Imagine waking up like this. You check your morning email to see a bunch of useless LinkedIn invitations, flick through Reddit. Maybe someone’s out there looking for help but you feel cynic, you don’t look to help someone, more to ramble at them trying to do stupid things.
The day flashes past. Sometimes you glimpse a page turning in a book, or a familiar name popping in online in a chat – but the book’s boring and the people aren’t interested in talking to you. They don’t care about your story; after all your life is boring and depressive and no one likes to listen to the whining. Not for too long.
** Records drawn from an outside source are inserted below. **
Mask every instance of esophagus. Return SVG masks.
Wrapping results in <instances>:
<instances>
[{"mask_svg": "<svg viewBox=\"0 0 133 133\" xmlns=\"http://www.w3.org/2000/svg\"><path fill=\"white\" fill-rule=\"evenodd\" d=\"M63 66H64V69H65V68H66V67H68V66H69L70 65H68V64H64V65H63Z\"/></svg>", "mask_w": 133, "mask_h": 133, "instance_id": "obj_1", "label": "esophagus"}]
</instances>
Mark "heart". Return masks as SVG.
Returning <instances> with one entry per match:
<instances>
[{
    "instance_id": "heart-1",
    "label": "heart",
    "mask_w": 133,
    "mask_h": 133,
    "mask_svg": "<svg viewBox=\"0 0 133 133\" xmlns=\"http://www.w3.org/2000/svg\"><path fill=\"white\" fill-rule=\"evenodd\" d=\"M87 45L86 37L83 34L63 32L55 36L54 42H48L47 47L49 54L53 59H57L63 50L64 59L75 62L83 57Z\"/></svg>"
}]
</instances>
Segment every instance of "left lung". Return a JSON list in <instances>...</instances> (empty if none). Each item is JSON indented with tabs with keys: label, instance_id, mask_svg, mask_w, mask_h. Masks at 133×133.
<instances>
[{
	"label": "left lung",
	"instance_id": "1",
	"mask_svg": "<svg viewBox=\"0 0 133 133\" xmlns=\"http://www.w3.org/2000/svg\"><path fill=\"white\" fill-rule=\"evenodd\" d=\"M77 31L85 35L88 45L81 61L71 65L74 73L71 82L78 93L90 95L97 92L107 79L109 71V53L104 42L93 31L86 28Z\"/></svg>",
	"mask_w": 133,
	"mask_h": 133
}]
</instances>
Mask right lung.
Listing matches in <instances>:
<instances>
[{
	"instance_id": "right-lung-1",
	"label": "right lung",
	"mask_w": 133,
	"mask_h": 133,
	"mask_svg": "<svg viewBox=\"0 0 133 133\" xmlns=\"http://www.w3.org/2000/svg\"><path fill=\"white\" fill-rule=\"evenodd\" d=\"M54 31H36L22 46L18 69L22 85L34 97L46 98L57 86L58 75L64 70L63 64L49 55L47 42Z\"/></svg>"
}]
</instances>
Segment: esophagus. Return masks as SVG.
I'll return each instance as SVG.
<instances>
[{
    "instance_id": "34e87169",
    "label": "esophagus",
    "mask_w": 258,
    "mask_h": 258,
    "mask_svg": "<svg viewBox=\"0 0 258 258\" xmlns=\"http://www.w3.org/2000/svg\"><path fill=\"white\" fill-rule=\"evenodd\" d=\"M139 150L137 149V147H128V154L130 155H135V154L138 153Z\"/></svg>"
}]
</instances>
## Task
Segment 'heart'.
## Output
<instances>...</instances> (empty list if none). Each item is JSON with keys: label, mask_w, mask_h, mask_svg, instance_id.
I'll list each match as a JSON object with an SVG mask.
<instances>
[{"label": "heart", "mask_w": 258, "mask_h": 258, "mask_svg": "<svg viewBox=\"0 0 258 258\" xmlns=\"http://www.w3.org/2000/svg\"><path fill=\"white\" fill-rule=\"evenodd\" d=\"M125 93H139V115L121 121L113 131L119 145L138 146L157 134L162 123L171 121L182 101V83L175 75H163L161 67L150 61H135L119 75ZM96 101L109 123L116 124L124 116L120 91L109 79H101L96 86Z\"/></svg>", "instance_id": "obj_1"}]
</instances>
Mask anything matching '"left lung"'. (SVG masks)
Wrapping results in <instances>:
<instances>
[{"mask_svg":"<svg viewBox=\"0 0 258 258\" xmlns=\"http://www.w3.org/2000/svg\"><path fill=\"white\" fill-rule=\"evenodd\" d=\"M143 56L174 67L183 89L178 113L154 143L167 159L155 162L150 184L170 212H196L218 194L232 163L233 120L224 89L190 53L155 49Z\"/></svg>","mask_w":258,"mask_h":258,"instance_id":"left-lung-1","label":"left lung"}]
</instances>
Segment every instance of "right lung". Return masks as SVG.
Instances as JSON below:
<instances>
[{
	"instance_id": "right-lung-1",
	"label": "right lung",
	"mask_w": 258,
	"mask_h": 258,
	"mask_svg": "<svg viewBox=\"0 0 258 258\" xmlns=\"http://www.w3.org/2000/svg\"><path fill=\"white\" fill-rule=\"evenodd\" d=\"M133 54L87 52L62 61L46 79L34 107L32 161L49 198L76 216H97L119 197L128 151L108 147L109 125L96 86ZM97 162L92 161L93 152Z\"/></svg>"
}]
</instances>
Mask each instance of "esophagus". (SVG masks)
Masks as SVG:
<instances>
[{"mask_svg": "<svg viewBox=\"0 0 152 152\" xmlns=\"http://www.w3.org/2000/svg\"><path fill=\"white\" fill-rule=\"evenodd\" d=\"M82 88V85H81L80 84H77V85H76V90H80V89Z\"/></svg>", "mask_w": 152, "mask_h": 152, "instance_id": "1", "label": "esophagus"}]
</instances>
You try to distract yourself with work but it all seems futile. Nothing brings you joy. The violin is a series of mindless rehearsals. The storytelling is another reminder of you being unable to punch through the block. The last composition you wrote collects the dust – you never figured what to do past the four chords. No one in the entire world cares about what you do and there’s no point in spending the time on it all if it doesn’t bring joy to you either.
The slumber welcomes you back. It’s soothing. It doesn’t allow you to feel anything; it takes your doom and sadness and stores it away until you come to your senses again.
Someone tells you to fight this mood, others say that it’s normal and they feel the same most of the time. Your life becomes a candle, your flame glimmers in shadows. It’s no longer blazing to cast the changes, it’s barely warm to keep you alive.
Back to the slumber.
The evening is the worst. It’s when you’re used to meet some people you care about but they never come. You don’t even care at this point. You’re so starved of a chat, of a touch, that you don’t want to talk to anyone. You walk away and curl up in your corner, sulky at everyone for betraying you. You don’t want to support me, I’ll see how you feel when I’m dead.
Slowly, the outburst of emotion dissipates along with your consciousness, and you drift to sleep. Tomorrow’s another day you need to claw through.